Financial Products’ revenues went up 9% to $845 million due to higher average financing rates in North America and higher average earning assets in Asia-Pacific and North America as well as a favorable impact from returned or repossessed equipment. However, these gains were partially offset by lower intercompany lending activity in North America and lower average earning assets in Latin Americaand lower average financing rates in Europe.
Financial Products' profits were $201 million in the reported quarter, up from $185 million in the prior-year quarter. Favorable impact from returned or repossessed equipment, higher average earning assets and an increase in net yield on average earning assets were partially offset by an unfavorable impact from available for sale securities in Insurance Services.
Caterpillar ended the third quarter of 2018 with cash and short-term investments of $8 billion, down from $8.3 billion at 2017 end. ME&T operating cash flow for the quarter under review was $848 million.
During the third quarter, the company made $1 billion to pension plans, repurchased $750 million of its common stock and a made a dividend payout of $511 million.
At the end of third-quarter 2018, Caterpillar’s backlog was at $17.3 billion, a $1.9 billion improvement year over year aided by increase at all segments.
Backed by performance so far in 2018, healthy order rates, backlog and improving end-markets, Caterpillar maintained adjusted earnings per share guidance at $11.00-$12.00 for fiscal 2018. The company anticipates price realization, operational excellence and cost discipline to help offset the impact of higher material and freight costs, including tariffs on fourth-quarter results. For fiscal 2018, the company estimates the impact of recently imposed tariffs to be at the low end of the previously provided range of $100 million to $200 million.

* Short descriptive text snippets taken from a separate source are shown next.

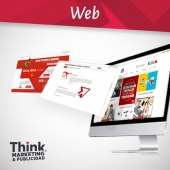 Desarrollo web - Think Marketing y Publicidad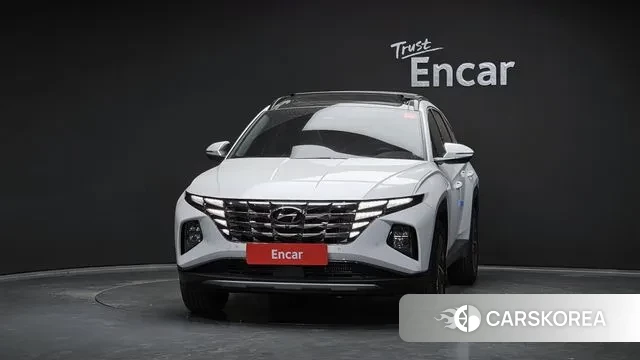 Hyundai Tucson Hybrid (NX4) id 3341684 из Кореи 13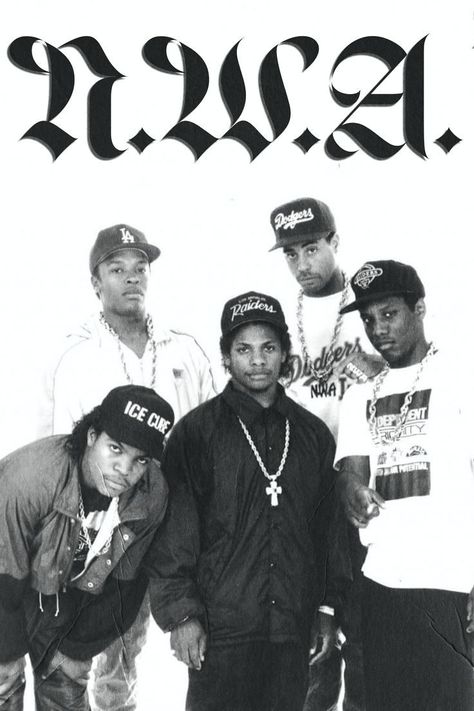 Nwa 90s, 90s Rap Aesthetic, 90s Rappers Aesthetic, Hiphop Dance, 90s Rappers, 90s Wallpaper, Hip Hop 90s, Hip Hop Poster, 90s Rap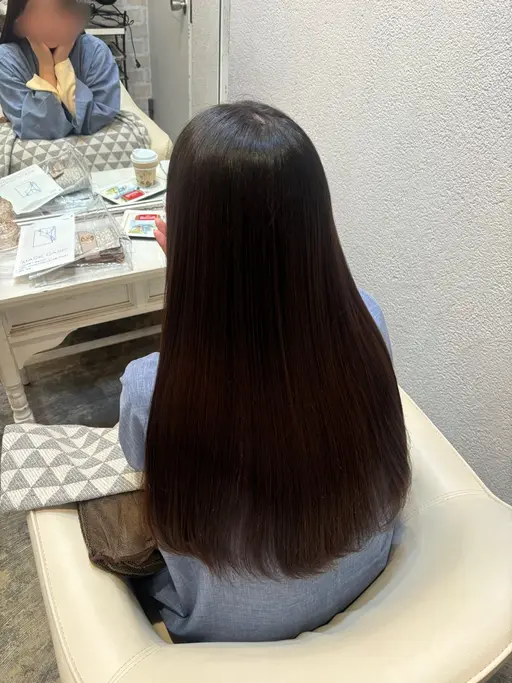 〖メンズ〗カット+髪質改善トリートメント🌟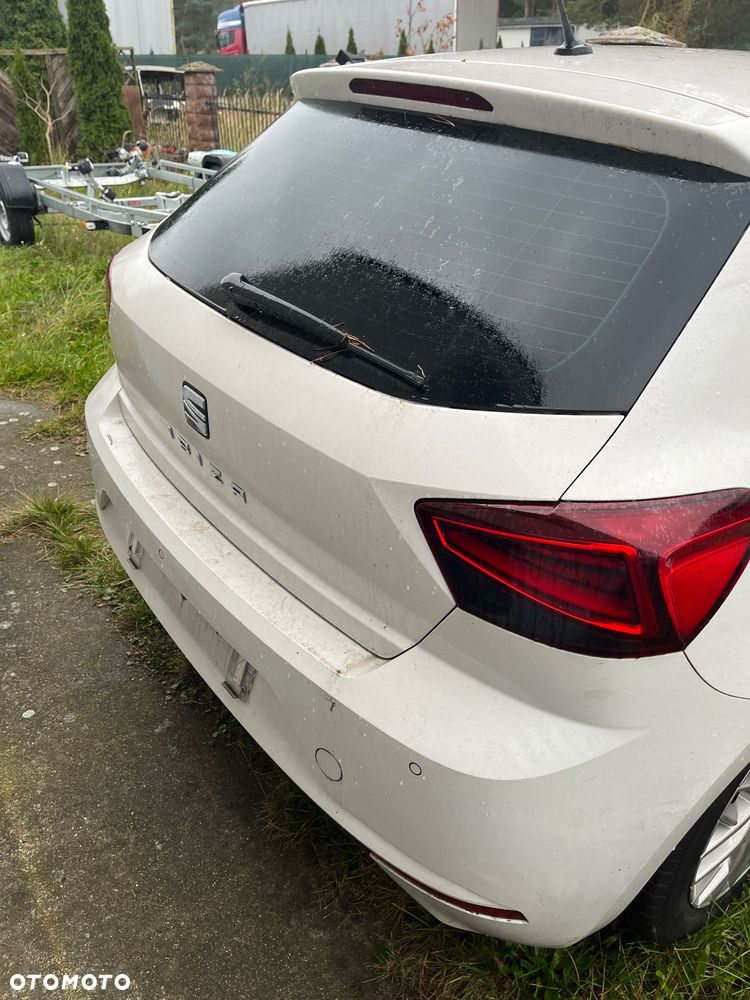 Seat Ibiza V 6F0 6F Klapa kpl LB9A BDB - 3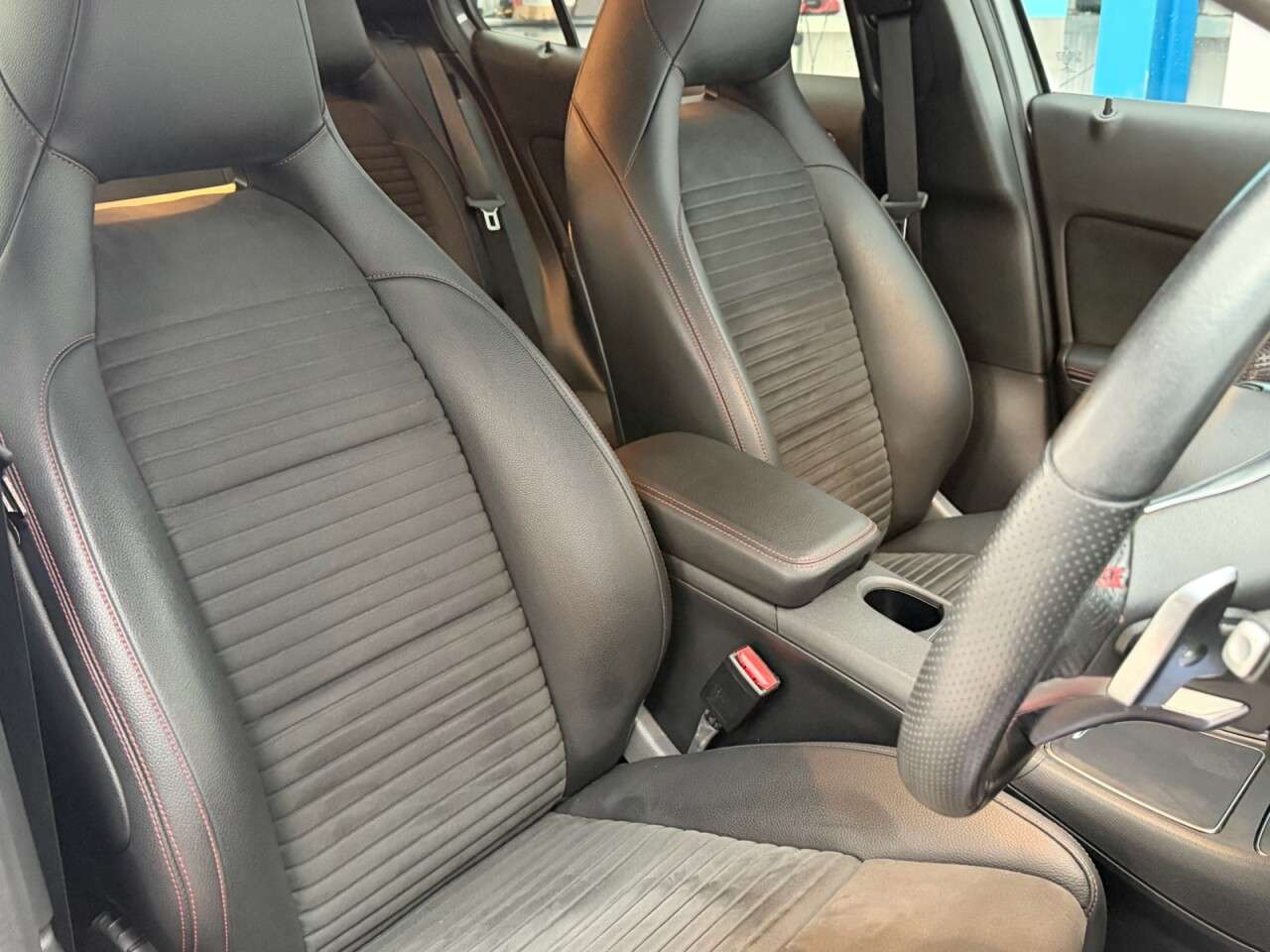 2019 MERCEDES-BENZ GLA 2019 MERCEDES-BENZ GLA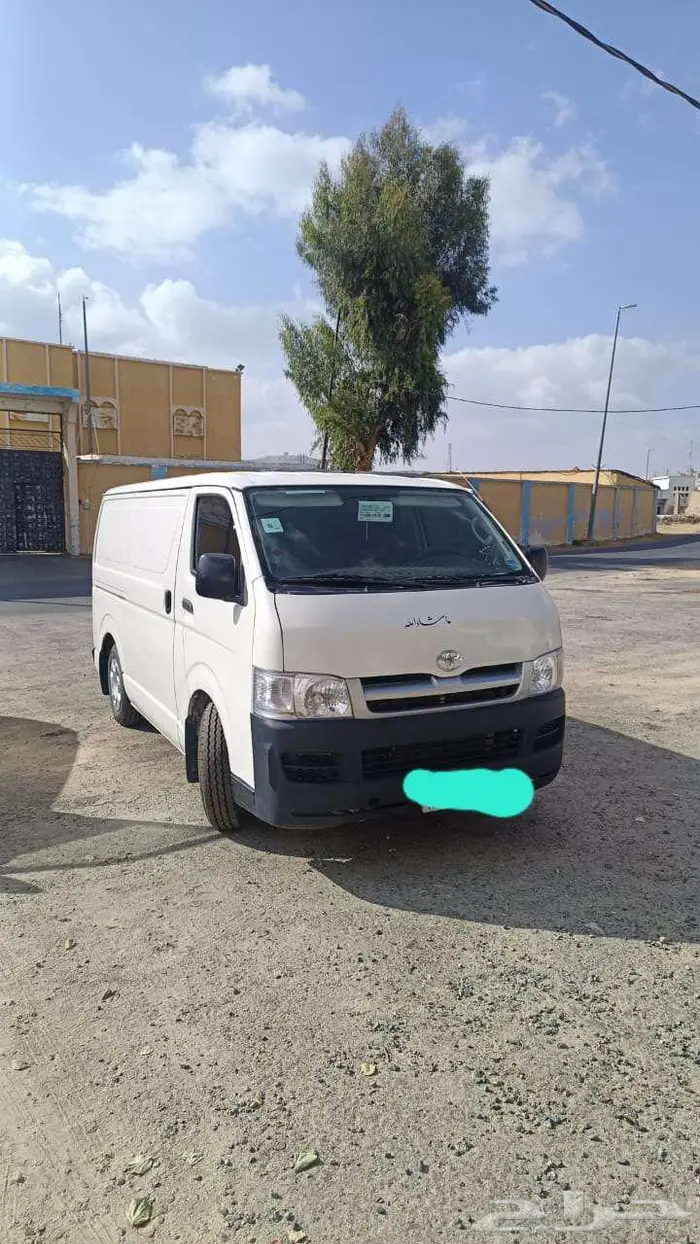 باص بضائع للايجار 3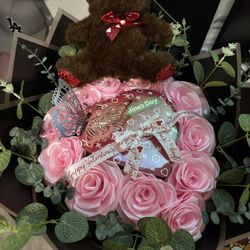 Eternal Floral Bouquet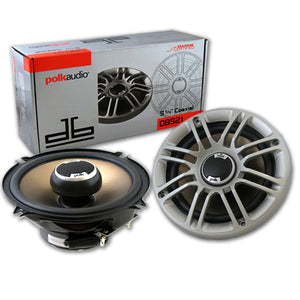 Polk Audio DB521 5.25" Car Audio Speakers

Supply chain challenges will continue to pressure freight costs. The sudden spike in demand has led to supply chain challenges across the industry. Although the company is making efforts to improve material flows, constraints remain for some parts and components that are impacting lead times and availability. Caterpillar plans to mitigate these impacts through price increases and utilizing the Operating & Execution Model to drive operational excellence and structural cost discipline.
Caterpillar added that it will implement a price hike of 1-4% worldwide on machines and engines with exceptions on specific products and regions. This price action will be effective in January 2019.
How Have Estimates Been Moving Since Then?
In the past month, investors have witnessed an upward trend in fresh estimates.
Currently, Caterpillar has a nice Growth Score of B, though it is lagging a bit on the Momentum Score front with a C. However, the stock was allocated a grade of A on the value side, putting it in the top 20% for this investment strategy.
Overall, the stock has an aggregate VGM Score of A. If you aren't focused on one strategy, this score is the one you should be interested in.
Estimates have been broadly trending upward for the stock, and the magnitude of these revisions looks promising. Notably, Caterpillar has a Zacks Rank #3 (Hold). We expect an in-line return from the stock in the next few months.